• **Travail demandé**
Traduisez en anglais cette phrase de l'extrait sur Black & White : « Au fond, voici probablement le jeu qui illustre au mieux l'obsession de son géniteur : le choix du bien ou du mal et ses conséquences. »

Il y a si peu de stars dans le monde du jeu vidéo que les quatre ou cinq génies authentifiés qui se démènent pour aller au-delà des sempiternelles recettes connues enflamment la presse dès lors qu’on les sait à nouveau à la tâche. Ainsi de Peter Molyneux et de son nouveau rejeton vidéoludique, Black & white, à propos duquel les médias spécialisés n’auront pas tari d’éloges depuis… 1998. Normal : Molyneux profite d’un statut de référence absolue du videogame depuis 1983, année de sortie de Populous (Bullfrog), premier godgame valable entièrement issu de son imagination. Notre homme a depuis le respect éternel du gamer, notamment parce qu’il n’a de cesse de voir en lui un dieu tout-puissant capable de bâtir ou d’anéantir des mondes à sa guise.
Les bonnes idées inédites se font rares ces derniers temps, mais gageons que les éditeurs de la planète trouvent en Black & white une nouvelle source d’inspiration tant le dernier godgame de Molyneux regorgent de séduisantes innovations…
Au fond, voici probablement le jeu qui illustre au mieux l’obsession de son géniteur : le choix du bien ou du mal et ses conséquences. Aucun jugement de valeur donc, que vous incarniez la pire des crevures démoniaques ou un divin protecteur, la victoire est envisageable. La victoire ? Oui, car il s’agit bien d’un jeu à l’origine, même si l’on a tendance à l’oublier à l’usage. Un godgame assez basique au demeurant.

• **Données fournies**
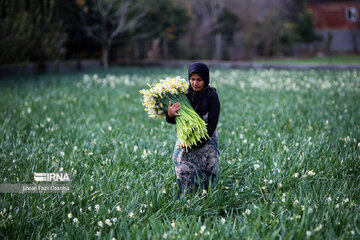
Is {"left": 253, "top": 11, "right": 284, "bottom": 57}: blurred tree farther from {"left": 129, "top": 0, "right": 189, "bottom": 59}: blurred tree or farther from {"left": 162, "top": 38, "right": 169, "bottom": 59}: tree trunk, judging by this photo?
{"left": 162, "top": 38, "right": 169, "bottom": 59}: tree trunk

• **Solution proposée**
Ultimately, this is probably the game that best illustrates its creator's obsession: the choice of good or evil and its consequences.